DOKUMEN SUMBER:

---------------

Selasa, 16 Maret 2010

Jumat, 05 Maret 2010

Melangkah Menuju Armageddon

“Manfaat terbesar dari sebuah krisis adalah hutang yang bisa diciptakan olehnya.”

Hari ini yang akan saya tulis adalah mengenai hutang pemerintah, Sovereign Debt.

Akhir-akhir ini, pers mulai memberitakan bahwa ternyata pemerintah Yunani memiliki hutang jauh lebih banyak daripada mereka akui secara formal selama ini, dan tak lama kemudian, satu per satu negara lain pun ketahuan melakukan teknik penyembunyian hutang yang sama. Italy, Spanyol, Dubai, dan entah siapa lagi yang segera akan ketahuan.

Fantastis.

Persamaan di antara mereka sejauh ini adalah teryata pemerintah mereka sempat ber”konsultasi” dengan Goldman Sachs mengenai teknik menyembunyikan hutang. Ayam bertanya kepada serigala bagaimana menggemukkan ayam.

Dalam debt based money system, hal terpenting mengenai pemerintah yang harus Anda pahami adalah:

Pemerintah pada dasarnya tidak punya uang!

Awalnya, mereka adalah sebuah institusi di mana mereka mengambil uang dari kantong A untuk dimasukkan ke kantong B (dan kantong mereka sendiri tentunya) demi tujuan-tujuan yang disetujui oleh A dan B.

Angin surga semacam pajak untuk pembangunan akan disetujui oleh siapapun juga, bukan begitu?

---------------

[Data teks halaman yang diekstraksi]
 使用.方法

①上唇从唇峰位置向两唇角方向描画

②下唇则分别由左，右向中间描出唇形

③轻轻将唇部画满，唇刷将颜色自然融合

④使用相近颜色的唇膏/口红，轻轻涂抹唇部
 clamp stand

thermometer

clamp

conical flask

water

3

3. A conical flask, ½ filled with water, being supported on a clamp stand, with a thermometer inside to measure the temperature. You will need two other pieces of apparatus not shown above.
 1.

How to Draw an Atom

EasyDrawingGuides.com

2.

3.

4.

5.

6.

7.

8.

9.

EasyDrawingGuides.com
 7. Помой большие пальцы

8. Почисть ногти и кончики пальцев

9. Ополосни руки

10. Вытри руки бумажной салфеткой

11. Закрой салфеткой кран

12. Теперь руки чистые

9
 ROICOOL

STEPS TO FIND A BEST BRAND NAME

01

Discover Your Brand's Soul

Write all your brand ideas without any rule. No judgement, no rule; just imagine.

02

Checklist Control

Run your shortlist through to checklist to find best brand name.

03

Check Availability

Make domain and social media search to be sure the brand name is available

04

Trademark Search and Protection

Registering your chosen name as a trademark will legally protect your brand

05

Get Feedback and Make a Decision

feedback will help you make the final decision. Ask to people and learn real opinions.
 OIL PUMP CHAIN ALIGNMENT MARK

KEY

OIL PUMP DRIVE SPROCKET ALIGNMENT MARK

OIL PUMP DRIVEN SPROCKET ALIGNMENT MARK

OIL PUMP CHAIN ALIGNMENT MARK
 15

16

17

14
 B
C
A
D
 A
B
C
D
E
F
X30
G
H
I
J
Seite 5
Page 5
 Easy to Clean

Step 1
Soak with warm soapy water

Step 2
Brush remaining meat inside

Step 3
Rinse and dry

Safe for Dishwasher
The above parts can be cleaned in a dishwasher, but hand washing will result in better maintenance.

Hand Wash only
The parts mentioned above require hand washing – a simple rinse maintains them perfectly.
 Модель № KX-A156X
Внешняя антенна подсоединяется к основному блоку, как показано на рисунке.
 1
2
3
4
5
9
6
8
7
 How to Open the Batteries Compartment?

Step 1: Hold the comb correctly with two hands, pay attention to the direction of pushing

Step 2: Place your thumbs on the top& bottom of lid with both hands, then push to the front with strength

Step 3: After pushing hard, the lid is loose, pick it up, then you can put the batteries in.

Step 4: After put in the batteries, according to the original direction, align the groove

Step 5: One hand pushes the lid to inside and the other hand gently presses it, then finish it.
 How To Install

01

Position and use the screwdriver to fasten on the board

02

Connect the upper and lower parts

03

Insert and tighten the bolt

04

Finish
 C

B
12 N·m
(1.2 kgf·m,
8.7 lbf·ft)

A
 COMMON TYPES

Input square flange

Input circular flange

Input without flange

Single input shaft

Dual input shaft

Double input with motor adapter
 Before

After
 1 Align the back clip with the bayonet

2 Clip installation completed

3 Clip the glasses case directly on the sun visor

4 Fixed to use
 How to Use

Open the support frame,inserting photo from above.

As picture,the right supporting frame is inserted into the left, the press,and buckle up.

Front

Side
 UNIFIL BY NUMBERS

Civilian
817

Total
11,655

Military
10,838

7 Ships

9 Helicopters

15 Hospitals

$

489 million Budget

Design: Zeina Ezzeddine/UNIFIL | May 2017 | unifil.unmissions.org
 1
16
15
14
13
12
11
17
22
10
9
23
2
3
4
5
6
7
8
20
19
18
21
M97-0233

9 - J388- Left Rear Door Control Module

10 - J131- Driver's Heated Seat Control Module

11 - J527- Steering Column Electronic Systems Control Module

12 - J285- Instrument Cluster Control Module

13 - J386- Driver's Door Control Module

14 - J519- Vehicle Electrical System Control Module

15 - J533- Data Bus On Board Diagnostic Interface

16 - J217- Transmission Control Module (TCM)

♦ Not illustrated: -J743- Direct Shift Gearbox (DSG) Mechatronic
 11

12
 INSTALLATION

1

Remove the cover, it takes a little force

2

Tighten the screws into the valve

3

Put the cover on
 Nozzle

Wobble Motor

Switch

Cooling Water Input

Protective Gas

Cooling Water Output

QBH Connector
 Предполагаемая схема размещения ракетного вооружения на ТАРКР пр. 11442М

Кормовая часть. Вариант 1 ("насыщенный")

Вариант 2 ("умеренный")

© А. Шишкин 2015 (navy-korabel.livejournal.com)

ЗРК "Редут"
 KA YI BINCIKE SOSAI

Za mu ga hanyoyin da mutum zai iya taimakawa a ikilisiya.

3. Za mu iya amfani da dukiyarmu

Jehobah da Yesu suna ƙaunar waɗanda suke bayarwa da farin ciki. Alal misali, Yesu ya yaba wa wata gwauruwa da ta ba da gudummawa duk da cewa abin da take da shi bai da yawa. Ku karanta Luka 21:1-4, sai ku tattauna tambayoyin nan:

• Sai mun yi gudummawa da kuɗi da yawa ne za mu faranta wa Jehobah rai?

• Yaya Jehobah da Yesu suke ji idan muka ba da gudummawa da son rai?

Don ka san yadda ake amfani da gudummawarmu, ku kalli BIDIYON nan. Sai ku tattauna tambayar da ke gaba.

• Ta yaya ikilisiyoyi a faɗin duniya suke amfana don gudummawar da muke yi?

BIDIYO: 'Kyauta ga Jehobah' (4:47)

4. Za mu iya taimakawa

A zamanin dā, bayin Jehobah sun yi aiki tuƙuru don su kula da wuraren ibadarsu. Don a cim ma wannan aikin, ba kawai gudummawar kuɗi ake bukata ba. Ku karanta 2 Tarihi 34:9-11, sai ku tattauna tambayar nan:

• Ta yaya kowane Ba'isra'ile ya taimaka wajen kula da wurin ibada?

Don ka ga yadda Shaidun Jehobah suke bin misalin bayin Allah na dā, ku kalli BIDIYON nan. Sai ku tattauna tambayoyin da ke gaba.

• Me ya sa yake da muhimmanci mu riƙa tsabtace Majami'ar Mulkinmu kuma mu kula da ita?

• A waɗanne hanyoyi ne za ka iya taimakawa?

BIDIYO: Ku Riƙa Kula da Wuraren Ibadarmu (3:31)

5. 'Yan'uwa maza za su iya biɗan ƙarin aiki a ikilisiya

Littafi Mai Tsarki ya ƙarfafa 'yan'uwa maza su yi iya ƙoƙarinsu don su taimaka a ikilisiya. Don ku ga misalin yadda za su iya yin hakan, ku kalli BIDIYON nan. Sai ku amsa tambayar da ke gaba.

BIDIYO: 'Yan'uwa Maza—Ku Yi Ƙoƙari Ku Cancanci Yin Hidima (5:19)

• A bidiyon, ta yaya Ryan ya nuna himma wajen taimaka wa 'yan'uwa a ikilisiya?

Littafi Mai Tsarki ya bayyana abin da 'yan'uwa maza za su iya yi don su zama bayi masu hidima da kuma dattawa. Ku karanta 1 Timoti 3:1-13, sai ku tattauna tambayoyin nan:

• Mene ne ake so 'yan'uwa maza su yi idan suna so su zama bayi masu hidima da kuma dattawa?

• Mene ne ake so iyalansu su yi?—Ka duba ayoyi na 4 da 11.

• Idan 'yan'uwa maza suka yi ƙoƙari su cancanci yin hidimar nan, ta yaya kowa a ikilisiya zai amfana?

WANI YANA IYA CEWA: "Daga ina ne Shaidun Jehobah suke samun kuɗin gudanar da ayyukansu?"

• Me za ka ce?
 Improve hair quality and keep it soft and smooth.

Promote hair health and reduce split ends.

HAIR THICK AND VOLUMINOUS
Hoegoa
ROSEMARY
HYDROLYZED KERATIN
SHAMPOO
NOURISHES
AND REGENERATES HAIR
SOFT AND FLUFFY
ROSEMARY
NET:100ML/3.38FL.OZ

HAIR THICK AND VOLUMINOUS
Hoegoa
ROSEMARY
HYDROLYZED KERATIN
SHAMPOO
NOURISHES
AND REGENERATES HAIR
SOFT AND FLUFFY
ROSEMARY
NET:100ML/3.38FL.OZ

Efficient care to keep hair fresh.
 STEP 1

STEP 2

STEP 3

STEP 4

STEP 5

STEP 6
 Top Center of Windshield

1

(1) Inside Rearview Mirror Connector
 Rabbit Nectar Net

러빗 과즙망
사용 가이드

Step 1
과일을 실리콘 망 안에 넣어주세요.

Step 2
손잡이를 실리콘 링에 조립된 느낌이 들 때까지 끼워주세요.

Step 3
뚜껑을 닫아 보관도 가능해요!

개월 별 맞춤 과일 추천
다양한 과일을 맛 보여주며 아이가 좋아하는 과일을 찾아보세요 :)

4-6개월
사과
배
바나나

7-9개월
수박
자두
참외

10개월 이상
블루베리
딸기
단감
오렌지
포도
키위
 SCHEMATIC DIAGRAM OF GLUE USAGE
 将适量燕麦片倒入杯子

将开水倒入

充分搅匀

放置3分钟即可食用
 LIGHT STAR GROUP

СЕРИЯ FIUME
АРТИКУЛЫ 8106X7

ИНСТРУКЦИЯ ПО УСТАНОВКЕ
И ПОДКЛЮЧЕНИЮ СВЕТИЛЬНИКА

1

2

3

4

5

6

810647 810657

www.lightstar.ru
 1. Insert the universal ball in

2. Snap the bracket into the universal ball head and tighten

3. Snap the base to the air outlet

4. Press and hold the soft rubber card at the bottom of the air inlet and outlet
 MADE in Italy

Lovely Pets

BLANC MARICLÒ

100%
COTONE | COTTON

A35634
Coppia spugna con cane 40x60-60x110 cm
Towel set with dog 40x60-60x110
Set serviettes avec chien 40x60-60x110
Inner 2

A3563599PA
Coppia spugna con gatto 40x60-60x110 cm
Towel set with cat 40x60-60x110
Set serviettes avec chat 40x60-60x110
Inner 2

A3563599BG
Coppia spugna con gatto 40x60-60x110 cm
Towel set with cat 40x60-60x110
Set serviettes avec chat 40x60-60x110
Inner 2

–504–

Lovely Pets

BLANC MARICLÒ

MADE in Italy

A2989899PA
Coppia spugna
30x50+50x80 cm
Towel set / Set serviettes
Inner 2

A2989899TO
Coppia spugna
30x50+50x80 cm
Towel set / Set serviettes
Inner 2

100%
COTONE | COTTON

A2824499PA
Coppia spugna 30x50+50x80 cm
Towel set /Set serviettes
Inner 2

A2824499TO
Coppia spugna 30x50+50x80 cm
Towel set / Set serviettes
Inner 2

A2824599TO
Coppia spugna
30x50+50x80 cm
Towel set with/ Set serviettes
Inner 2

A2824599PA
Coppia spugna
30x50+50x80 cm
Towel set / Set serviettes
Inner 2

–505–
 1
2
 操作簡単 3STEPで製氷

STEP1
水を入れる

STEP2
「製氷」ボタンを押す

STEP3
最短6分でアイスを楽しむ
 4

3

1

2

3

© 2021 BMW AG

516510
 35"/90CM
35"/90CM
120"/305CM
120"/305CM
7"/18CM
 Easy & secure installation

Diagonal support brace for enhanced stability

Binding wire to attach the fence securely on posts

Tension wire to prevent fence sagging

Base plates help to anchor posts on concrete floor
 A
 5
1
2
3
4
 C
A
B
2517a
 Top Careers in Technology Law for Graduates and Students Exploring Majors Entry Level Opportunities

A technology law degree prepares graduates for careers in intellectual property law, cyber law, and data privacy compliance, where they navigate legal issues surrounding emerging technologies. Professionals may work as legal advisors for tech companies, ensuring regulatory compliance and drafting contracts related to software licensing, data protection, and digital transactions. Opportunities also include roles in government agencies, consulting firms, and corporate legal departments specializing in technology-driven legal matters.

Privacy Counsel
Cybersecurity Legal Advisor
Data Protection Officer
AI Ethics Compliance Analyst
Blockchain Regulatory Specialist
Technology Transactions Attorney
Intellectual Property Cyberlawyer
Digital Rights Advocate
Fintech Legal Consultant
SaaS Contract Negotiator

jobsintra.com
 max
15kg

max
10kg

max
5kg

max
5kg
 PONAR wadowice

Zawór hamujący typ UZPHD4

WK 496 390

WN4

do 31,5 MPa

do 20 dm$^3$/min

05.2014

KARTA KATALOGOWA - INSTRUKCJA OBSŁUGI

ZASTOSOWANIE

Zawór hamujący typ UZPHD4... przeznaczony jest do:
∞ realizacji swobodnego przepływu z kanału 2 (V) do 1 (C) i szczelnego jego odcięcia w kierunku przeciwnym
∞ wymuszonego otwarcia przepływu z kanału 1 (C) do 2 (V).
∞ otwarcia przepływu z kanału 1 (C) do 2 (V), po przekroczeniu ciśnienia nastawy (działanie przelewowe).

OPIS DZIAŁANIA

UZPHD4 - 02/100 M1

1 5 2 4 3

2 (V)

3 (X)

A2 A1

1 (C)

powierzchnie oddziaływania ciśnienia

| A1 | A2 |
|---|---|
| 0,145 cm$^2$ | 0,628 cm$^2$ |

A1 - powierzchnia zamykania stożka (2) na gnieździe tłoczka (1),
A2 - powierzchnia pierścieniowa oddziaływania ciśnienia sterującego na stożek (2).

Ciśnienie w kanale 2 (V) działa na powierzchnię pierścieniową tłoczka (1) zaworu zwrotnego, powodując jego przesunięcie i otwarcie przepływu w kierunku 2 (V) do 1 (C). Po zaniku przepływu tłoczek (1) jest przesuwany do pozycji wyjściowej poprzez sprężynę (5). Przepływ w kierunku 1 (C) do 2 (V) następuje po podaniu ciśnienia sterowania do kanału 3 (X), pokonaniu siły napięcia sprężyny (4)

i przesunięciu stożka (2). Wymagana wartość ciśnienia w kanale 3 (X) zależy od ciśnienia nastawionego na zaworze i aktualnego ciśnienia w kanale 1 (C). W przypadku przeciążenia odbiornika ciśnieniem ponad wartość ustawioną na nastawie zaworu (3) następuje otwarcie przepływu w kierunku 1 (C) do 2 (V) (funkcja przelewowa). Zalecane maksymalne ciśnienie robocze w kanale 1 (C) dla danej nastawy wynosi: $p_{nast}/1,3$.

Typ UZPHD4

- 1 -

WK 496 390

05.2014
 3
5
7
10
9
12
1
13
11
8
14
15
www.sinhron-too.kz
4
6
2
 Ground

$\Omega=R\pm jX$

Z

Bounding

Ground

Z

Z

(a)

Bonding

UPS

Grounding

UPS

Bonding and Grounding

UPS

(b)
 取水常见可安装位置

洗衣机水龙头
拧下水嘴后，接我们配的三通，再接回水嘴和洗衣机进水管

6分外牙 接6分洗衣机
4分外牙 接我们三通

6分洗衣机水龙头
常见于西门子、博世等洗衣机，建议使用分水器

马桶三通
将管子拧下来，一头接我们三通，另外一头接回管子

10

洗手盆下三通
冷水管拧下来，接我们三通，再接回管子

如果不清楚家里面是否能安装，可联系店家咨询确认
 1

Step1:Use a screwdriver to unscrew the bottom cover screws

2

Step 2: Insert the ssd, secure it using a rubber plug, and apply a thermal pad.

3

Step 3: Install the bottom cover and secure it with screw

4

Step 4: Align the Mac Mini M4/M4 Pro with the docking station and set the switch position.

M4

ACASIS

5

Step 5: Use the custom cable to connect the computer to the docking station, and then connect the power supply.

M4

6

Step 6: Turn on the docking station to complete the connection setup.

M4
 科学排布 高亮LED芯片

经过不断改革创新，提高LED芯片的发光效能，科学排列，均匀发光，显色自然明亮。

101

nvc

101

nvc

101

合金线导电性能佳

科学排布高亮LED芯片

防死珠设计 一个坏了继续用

---------------

TUGAS YANG DIKERJAKAN:
**1.** Dalam tulisan tentang hutang pemerintah, dengan siapa pemerintah-pemerintah itu disebut sempat berkonsultasi soal teknik menyembunyikan hutang?
**2.** Sebutkan semua nama yang oleh tulisan tentang hutang pemerintah disebut ketahuan menyembunyikan hutang.
**3.** Teruskan tulisan tentang hutang pemerintah mulai setelah kalimat terakhirnya.

JAWABAN TUGAS:
**1.** Dengan Goldman Sachs.

**2.** Yunani, Italy, Spanyol, Dubai

**3.**
Tapi, saat skala masyarakat dan pemerintah sudah berkembang sedemikian besar, dan komunikasi antara mereka dengan rakyat sudah tidak mungkin lagi dilakukan, maka uang dari kantong A tidak lagi harus masuk ke kantong B dengan seizin A + B.

Pemerintah, sebagai orang tengah, sekarang menjadi pihak yang mengambil keputusan. Hehe.. Dan godaan korupsi pun keluar.

Bayangkan si John Terry yang katanya niat awalnya mendekati Vanessa Perroncel adalah untuk memberikan support spiritual karena barusan putus dengan pacarnya Wayne Bridge, tetapi di hari-hari kemudian ternyata Perroncel terlalu berat untuk bisa disupport, maka si John Terry pun terpaksa melepas tangannya, dan Perroncel pun jatuh ke pangkuannya. Hehe..

Demikianlah politisi pun tidak bisa mensupport terlalu lama godaan dan kesempatan untuk mengkorup uang yang begitu gampang untuk dikorup.

Saat ini, berbagai pemerintah di dunia sedang dalam kerata express menuju kebangkrutan. Pengeluran mereka terus bertambah, tidak bisa mengimbangi penerimaan (pajak & penjualan surat hutang).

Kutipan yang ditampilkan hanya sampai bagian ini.